3) Soprattutto si deve porre al centro gli studenti in quanto pienamente soggetti

Mi pare che questo sia tutto, per la sintesi di quello che ho detto. Ritorno su aspetti che dovevano essere collegati: e che spero si siano sviluppati in proprio negli interlocutori.
a) ‘Pienamente soggetti’: intendo che nella scuola, l’educatore si applica ESSENZIALMENTE a questa dimensione, educare alla responsabilità: cosa che non è, nemmeno quando si dice ‘educare alla legalità’. ‘Soggetto’ e ‘responsabilità’ sono connesse: non c’è promozione di responsabilità là dove si impartiscono racconti, o anche si promuovono emozioni, come mero ascolto. Nella via unidirezionale, dalla cattedra, quel che si elimina è ‘la responsabilità che scaturisce dall’esser soggetto’. Finché l’educatore è vertice dalla cattedra, non è educatore: insegnante sì, perché vuole lasciare il suo marchio, il suo segno; ma non prevede spazi e connessioni originali nel giovane.
Allora: bene passare dalla frontalità dell’educatore all’affrontarsi degli studenti: guardarsi negli occhi.

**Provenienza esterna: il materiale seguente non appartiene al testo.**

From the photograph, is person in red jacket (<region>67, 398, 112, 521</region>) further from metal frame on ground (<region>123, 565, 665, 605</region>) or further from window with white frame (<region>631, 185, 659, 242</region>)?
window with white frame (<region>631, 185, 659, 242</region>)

b) Nella forma-scuola, ed anche nel modo in cui, anche criticando, viviamo la scuola, c’è molto dell’immagine stereotipata di un progresso lineare e continuo: è rimasta, cioè, la filosofia cosmologica del predominio positivista a livello europeo in cui la scuola fu fondata. Invece non è così. Nella mera linea disciplinare, anche senza dar rilievo al più vasto mondo interiore che nel giovane è, anche quando si contraddice e si riassetta, l’educatore con sguardo attento deve cogliere, i blocchi, gli arretramenti, ed anche i salti avanti e le acquisizioni fulminee e perfino anticipatrici.
All’educatore lo sguardo attento pertiene: non è educatore se non lo ha, e il dialogo attivo dell’educatore con ogni giovane deve tendersi soprattutto su questo campo.

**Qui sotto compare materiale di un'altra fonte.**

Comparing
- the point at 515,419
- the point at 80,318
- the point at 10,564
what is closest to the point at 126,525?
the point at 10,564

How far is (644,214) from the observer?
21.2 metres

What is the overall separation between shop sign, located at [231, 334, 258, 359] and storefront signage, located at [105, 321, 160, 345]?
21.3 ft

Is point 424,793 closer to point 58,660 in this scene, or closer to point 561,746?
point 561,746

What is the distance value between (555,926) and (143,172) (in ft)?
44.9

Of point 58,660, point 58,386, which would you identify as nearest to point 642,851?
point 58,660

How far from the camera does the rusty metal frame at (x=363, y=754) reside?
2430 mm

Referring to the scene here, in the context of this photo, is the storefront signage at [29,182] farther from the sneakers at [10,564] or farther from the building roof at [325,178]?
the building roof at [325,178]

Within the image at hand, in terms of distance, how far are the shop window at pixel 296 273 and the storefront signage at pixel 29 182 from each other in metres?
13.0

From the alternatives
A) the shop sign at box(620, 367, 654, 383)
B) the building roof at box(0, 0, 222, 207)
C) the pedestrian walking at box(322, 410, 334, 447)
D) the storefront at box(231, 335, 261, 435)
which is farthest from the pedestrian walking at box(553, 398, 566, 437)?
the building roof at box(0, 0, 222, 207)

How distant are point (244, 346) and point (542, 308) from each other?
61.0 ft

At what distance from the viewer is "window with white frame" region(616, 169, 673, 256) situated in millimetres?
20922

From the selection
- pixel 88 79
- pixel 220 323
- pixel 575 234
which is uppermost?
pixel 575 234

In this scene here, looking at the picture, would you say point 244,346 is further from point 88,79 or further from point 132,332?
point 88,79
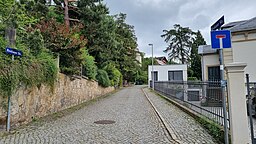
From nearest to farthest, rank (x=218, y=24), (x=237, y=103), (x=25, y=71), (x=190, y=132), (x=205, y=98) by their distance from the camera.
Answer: (x=237, y=103) → (x=218, y=24) → (x=190, y=132) → (x=25, y=71) → (x=205, y=98)

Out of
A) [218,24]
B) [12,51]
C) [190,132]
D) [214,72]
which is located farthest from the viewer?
[214,72]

c) Chiaramente vi è contrasto tra proporre la crescita come dinamismo e trovarla ingessata nel meccanismo piramidale, gerarchico della scuola a scansione positivista: la comunità educante dovrebbe farsi carico dei modelli appropriati. La comunità educante in qualche modo sa questo: togliere la riparazione a settembre, offrire attività di sostegno, testare separatamente è un insieme di interventi che si motivano con un modello di crescita non uniforme. Tuttavia tutto questo è riserbato ad una logica emergenziale, non conseguente alla discussione franca.

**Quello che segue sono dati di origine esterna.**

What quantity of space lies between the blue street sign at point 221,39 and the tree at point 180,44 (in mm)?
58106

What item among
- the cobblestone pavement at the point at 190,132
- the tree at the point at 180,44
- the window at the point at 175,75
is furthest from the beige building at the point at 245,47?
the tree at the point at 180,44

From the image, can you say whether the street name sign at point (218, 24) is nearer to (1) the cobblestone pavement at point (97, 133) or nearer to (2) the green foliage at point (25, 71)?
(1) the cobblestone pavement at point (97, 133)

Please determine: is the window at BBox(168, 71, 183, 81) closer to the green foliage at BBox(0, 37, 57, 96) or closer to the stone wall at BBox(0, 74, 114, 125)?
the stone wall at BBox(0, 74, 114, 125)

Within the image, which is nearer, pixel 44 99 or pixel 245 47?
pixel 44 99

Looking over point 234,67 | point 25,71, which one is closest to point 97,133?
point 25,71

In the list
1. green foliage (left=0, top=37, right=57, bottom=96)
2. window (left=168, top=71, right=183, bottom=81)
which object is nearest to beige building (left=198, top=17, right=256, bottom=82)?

d) Si vive in un disagio crescente nella sovrapposizione positivismo-dinamismo. Manca una riflessione profonda, polifonica e dunque avvertibile anche dai sordi (scottante, se ci fosse: pazienza!) su tutta la scuola, un colloquio non contingente e adattativo. In chiave dinamica, interrogando a fondo:
-l’orizzonte dei diritti umani;
-l’orizzonte dello sviluppo personale e responsabile;
-sviluppo come soggetto dinamico, di emozioni e di dialogo attivo;
-sviluppo come cammino verso il diritto
-appunto, come detto, nella comunità secondo l’orizzonte dei diritti umani.